Key Takeaways: Assets are considered impaired when the book value, or net carrying value, exceeds expected future cash flows. If the impairment is permanent, is must be reflected in the financial statements.

Which assets can be impaired?

Asset accounts that are likely to become impaired are the company’s accounts receivable, goodwill, and fixed assets. Long-term assets, such as intangibles and fixed assets, are particularly at risk of impairment because the carrying value has a longer span of time to become impaired.

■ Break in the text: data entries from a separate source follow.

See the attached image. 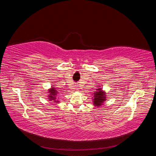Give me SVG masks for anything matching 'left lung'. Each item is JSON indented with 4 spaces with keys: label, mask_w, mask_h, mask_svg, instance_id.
Instances as JSON below:
<instances>
[{
    "label": "left lung",
    "mask_w": 156,
    "mask_h": 156,
    "mask_svg": "<svg viewBox=\"0 0 156 156\" xmlns=\"http://www.w3.org/2000/svg\"><path fill=\"white\" fill-rule=\"evenodd\" d=\"M98 88H96V91L94 92L93 94H92L93 96L92 97V102H93V105L99 107L101 105H102L104 102L107 100V98H106V92L105 91H103L101 89L102 88H100V87H97Z\"/></svg>",
    "instance_id": "1"
}]
</instances>
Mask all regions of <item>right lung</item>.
<instances>
[{
    "label": "right lung",
    "mask_w": 156,
    "mask_h": 156,
    "mask_svg": "<svg viewBox=\"0 0 156 156\" xmlns=\"http://www.w3.org/2000/svg\"><path fill=\"white\" fill-rule=\"evenodd\" d=\"M58 91L56 90V88L54 87H51V88L48 90V100L50 101H53L55 103H59V100H58V98H56V96H57L58 94Z\"/></svg>",
    "instance_id": "obj_1"
}]
</instances>
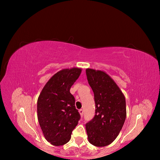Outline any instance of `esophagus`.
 <instances>
[{"mask_svg":"<svg viewBox=\"0 0 160 160\" xmlns=\"http://www.w3.org/2000/svg\"><path fill=\"white\" fill-rule=\"evenodd\" d=\"M79 113H80V116L82 117V116H83V113H84V110H83V109H80V110H79Z\"/></svg>","mask_w":160,"mask_h":160,"instance_id":"obj_1","label":"esophagus"}]
</instances>
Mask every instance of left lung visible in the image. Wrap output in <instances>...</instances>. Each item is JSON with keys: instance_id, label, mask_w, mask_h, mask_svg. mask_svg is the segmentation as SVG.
Returning a JSON list of instances; mask_svg holds the SVG:
<instances>
[{"instance_id": "8db88e82", "label": "left lung", "mask_w": 160, "mask_h": 160, "mask_svg": "<svg viewBox=\"0 0 160 160\" xmlns=\"http://www.w3.org/2000/svg\"><path fill=\"white\" fill-rule=\"evenodd\" d=\"M86 75L95 103V115L85 125L88 140L97 147H104L116 138L125 122L126 99L106 72L88 68Z\"/></svg>"}]
</instances>
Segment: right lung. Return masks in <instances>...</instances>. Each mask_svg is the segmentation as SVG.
<instances>
[{
    "label": "right lung",
    "mask_w": 160,
    "mask_h": 160,
    "mask_svg": "<svg viewBox=\"0 0 160 160\" xmlns=\"http://www.w3.org/2000/svg\"><path fill=\"white\" fill-rule=\"evenodd\" d=\"M81 73V69H63L53 75L37 100V117L45 138L51 144L60 146L70 140L80 115L70 92Z\"/></svg>",
    "instance_id": "1"
}]
</instances>
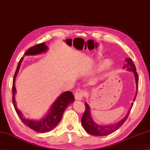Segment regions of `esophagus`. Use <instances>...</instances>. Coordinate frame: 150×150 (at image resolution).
Returning <instances> with one entry per match:
<instances>
[{
    "label": "esophagus",
    "mask_w": 150,
    "mask_h": 150,
    "mask_svg": "<svg viewBox=\"0 0 150 150\" xmlns=\"http://www.w3.org/2000/svg\"><path fill=\"white\" fill-rule=\"evenodd\" d=\"M85 95V91L83 89H79L76 90V91L75 93V98L76 100H82V98Z\"/></svg>",
    "instance_id": "esophagus-1"
}]
</instances>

Why do we depreciate non current assets?

Depreciation is recorded as an expense in the income statement to spread the original cost of a non-current asset over its useful life to match the revenue, it is generating. … As with the passage of time, the purchased assets become useless or unable to generate the necessary earnings.

What is the meaning of highly probable in accounting?

IFRS Definition – Highly probable: Significantly more likely than probable. IFRS Definition – Probable: More likely than not. Other probability qualifications used in IFRS Standards are: Unlikely, Highly unlikely, Highly likely, Likely, More likely than not, Most likely, More likely and Virtually certain.

What is appropriate and sufficient evidence?

Sufficiency of audit evidence is the measure of the quantity of audit evidence. Appropriateness of evidence is the quality of the evidence, i.e., its relevance and reliability to support the auditor’s opinion. Audit evidence includes information provided in books of accounts as well as information from other sources.